Goal. Can you quote word for word the part of the resource allocation text starting with "The Resource Allocation Process" and going on through "to enable this."?

Source.
-- START --
The Resource Allocation Process
The process of providing virtual organisations with access to compute and storage resources has several aspects which have evolved through the EGEE and EGEE-II project periods. Several different groups are involved. A Resource Allocation Group will oversee and coordinate this process. This group will be made up of representatives of the VO managers and the ROCs and will be chaired by SA1.
-
Many of the regional federations, through the ROCs, provide support for a so-called “catch-all” or regional VO, which are used by new user groups to try out Grid technology and to understand the benefits to themselves, and allows them access to a reasonable set of resources on the real production infrastructure. Such regional VOs are supported and provided resources by many of the sites in the region to enable this.
-
All regional federations will support any new VO that has user communities in their region. This does not require negotiation at the project level, and is provided either through the regional VO or by setting up a dedicated VO for this new community.
-
All JRUs/NGIs or partners in SA1 will be required to commit a certain percentage of their resources to be used by new VOs. This can be a small fraction, sufficient to allow the VO to get some real usage experience, and to encourage them to bring their own resources to the project.
-
A pool of seed resources including storage space will be provided, managed by SA1 partners as detailed in Table in section 2.4. These resources will be used to encourage new communities to join the infrastructure and to contribute their own resources, by demonstrating the value of a Grid infrastructure. To supplement the “seed resources”, funding of 51,000€ is requested to provide additional computing resources (clusters of CPUs and associated storage) for new user communities that are not linked to the partners of the EGEE consortium, as detailed in section 1.3.4.4, “Community building”. The equipment will be installed at a small number of sites that can guarantee access to the resources with a high level of service for new VOs according to a Service Level Agreement to be defined in milestone MSA1.2. The Service Level Agreement and selected sites will be subject to approval of the Project Management Board. At project month 6, further to the development of a procedure for allocating these funds by the Resource Allocation Group and endorsed by the PMB, the project has attributed equal share to four sites, namely CNRS (LAL), GRNET (AUTH), CYFRONET and STFC (RAL).
-
The NA4 VO manager’s group will be responsible for identifying new VOs eligible for project support.
-
The provision of core services for new VOs will be a responsibility assigned to a set of resource centres that contract to provide these services. The Resource Allocation Group will assign new VOs to such partners in a round-robin way, unless there is a clear relationship between the VO and a certain site willing to provide these services. These relationships will be encapsulated in SLAs.
-
All VOs will be obliged to provide a complete set of information using the existing “VO ID card” template. This template will be used by tools to generate the required site configurations needed to support the VO, and will be the definitive source of operational data about the VO. Completing fully such a template is a pre-requisite for a VO to be recognized and supported in any way by the project. Of course this does not exclude local VOs that have relationships with sites and do not require project resources or support.
-
During the introduction of new VOs, the users will be encouraged to make sure that the need for a new distinct VO is clear and that an existing VO cannot be used.
-- END --
Image and question records
-- START --
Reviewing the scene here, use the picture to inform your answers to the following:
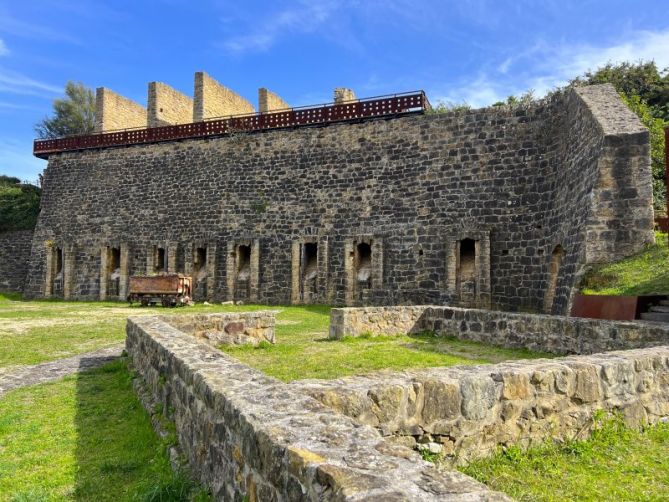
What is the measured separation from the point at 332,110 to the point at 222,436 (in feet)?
61.0

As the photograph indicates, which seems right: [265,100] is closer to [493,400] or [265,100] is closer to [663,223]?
[663,223]

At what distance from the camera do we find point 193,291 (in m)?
22.3

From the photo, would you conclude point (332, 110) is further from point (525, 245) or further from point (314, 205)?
point (525, 245)

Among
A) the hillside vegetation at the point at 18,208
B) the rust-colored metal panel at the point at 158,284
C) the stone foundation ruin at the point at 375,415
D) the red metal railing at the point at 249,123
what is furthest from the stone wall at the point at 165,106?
the stone foundation ruin at the point at 375,415

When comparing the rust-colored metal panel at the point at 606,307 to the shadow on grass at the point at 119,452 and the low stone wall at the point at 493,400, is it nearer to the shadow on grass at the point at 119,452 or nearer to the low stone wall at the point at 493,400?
A: the low stone wall at the point at 493,400

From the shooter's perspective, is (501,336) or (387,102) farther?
(387,102)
-- END --
Result for this task.
The Resource Allocation Process
The process of providing virtual organisations with access to compute and storage resources has several aspects which have evolved through the EGEE and EGEE-II project periods. Several different groups are involved. A Resource Allocation Group will oversee and coordinate this process. This group will be made up of representatives of the VO managers and the ROCs and will be chaired by SA1.
-
Many of the regional federations, through the ROCs, provide support for a so-called “catch-all” or regional VO, which are used by new user groups to try out Grid technology and to understand the benefits to themselves, and allows them access to a reasonable set of resources on the real production infrastructure. Such regional VOs are supported and provided resources by many of the sites in the region to enable this.